Without a word of discussion, the San Diego City Council on Monday adopted a new agreement with the San Diego Chargers football team that will cut the city's share of revenue generated at Chargers games by $2.1 million from 1988 to 2003.

The deal is the result of an agreement over the terms of the lease of San Diego Jack Murphy Stadium reached last December between the city and the San Diego Padres baseball team. The Chargers' "favored nation" clause allows them to demand adoption of more favorable provisions negotiated by the Padres.

Assistant City Manager Jack McGrory said most of the provisions existed in the Padres' agreement since 1964, but Chargers officials did not demand equal treatment until they reviewed the latest contract between the city and the Padres this year.

City attorneys advised council members that the Chargers' negotiating stance was legal, and said that the club would probably have filed suit if the council did not agree to the new terms, McGrory said. The council agreed to the new plan in closed session, and the city's Stadium Authority approved it last week.

Assuming Chargers attendance averages 50,000 per home game, the city will lose $46,000 in 1988, $124,000 in 1989 and 1990, and $151,000 in 1991, a report conducted by McGrory shows. During the 15-year life of the contract, the city will lose a little more than $130,000 of the $2.1 million it now earns from the games each year, he said.

Under the new agreement, the Chargers will receive a larger share of revenue from concessions, tickets and parking.
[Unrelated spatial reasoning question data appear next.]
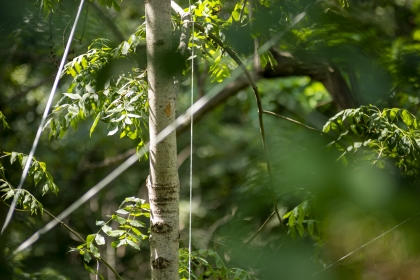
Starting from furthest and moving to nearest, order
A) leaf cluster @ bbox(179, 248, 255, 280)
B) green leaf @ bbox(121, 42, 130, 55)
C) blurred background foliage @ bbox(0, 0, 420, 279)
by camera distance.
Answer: leaf cluster @ bbox(179, 248, 255, 280) < green leaf @ bbox(121, 42, 130, 55) < blurred background foliage @ bbox(0, 0, 420, 279)

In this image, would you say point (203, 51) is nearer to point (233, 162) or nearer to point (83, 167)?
point (233, 162)

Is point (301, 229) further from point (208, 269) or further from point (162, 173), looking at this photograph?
Result: point (208, 269)

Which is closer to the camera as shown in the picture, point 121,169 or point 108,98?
point 121,169

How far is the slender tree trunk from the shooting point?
3.23 ft

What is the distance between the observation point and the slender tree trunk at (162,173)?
0.99 m

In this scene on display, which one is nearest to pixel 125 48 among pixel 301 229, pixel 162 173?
pixel 162 173

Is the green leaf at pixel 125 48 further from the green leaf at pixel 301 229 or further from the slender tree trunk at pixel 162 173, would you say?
the green leaf at pixel 301 229

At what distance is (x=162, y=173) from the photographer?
1.04 m

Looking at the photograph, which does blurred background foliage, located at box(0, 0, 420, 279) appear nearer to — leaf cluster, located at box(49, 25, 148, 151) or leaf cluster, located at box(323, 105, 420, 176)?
leaf cluster, located at box(323, 105, 420, 176)

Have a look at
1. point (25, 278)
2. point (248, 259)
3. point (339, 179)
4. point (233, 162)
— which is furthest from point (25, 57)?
point (339, 179)

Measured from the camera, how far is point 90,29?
186 cm

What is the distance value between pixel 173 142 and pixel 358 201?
662 millimetres

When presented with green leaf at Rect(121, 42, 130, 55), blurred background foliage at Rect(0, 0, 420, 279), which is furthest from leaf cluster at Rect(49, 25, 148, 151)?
blurred background foliage at Rect(0, 0, 420, 279)

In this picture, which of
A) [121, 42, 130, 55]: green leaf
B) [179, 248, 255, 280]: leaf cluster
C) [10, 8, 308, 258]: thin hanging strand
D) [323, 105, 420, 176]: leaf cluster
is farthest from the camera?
[179, 248, 255, 280]: leaf cluster
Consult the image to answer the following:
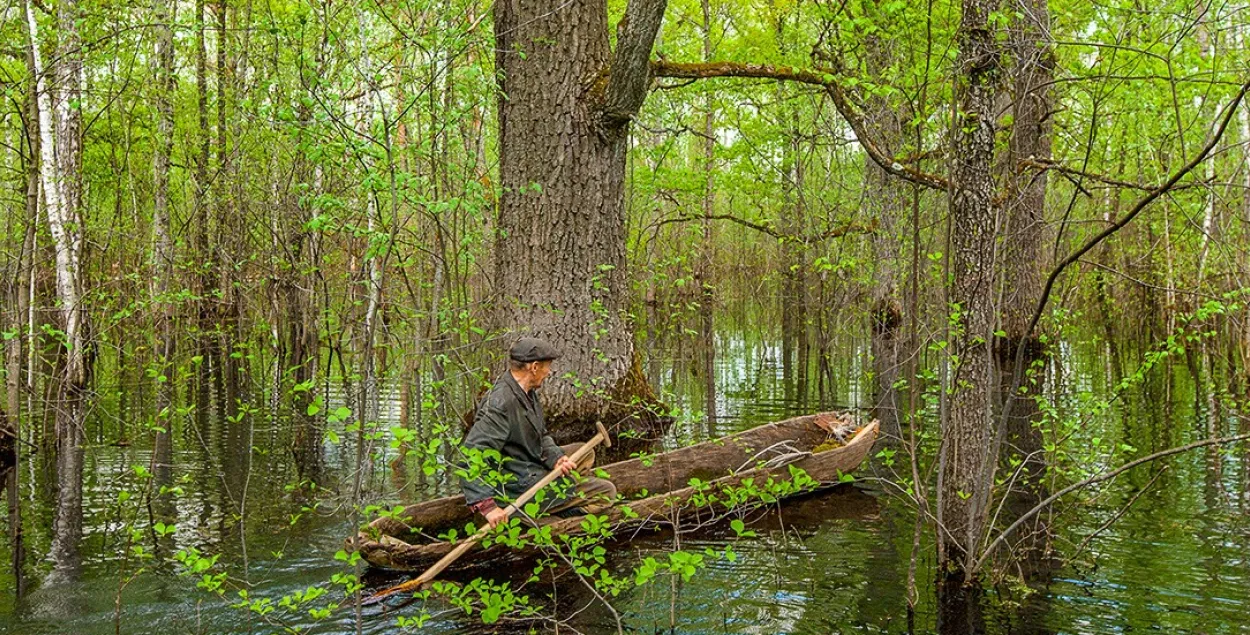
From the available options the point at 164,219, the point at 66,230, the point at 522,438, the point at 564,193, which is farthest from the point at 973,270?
the point at 164,219

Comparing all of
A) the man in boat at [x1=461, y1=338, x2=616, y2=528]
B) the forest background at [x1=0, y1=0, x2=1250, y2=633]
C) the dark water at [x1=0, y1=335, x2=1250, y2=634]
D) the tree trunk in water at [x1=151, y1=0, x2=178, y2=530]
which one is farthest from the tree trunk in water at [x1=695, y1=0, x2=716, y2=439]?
the tree trunk in water at [x1=151, y1=0, x2=178, y2=530]

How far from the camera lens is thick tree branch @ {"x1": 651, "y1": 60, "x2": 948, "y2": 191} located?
761cm

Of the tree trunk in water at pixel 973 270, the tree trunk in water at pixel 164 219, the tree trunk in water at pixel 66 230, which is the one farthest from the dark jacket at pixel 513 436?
the tree trunk in water at pixel 164 219

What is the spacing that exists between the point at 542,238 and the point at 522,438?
325 centimetres

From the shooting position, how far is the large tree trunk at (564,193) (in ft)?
30.4

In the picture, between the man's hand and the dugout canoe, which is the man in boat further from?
the dugout canoe

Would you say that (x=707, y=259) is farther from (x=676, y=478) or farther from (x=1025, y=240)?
(x=676, y=478)

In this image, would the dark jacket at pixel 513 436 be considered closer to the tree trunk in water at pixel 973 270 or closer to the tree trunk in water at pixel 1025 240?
the tree trunk in water at pixel 973 270

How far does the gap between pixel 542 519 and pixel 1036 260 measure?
1226 cm

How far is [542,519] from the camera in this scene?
259 inches

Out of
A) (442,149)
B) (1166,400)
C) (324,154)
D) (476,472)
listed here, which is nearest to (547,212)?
(442,149)

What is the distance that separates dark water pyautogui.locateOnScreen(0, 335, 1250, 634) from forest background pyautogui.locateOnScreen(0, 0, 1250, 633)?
121 millimetres

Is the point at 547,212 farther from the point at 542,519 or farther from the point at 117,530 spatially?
the point at 117,530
However, a $124,000 reduction in ticket revenue will be offset by the rescheduling of an extra home game in 1990, to make up for one that was canceled during the 1987 players' strike.

The city must also pay for the installation of more seats at the field level of the west end zone, as long as attendance warrants, a cost that will be offset by the city's share of increased ticket revenue as ticket prices rise.

The city also agreed to pay $20,000 as its share of refurbishing stadium sky boxes.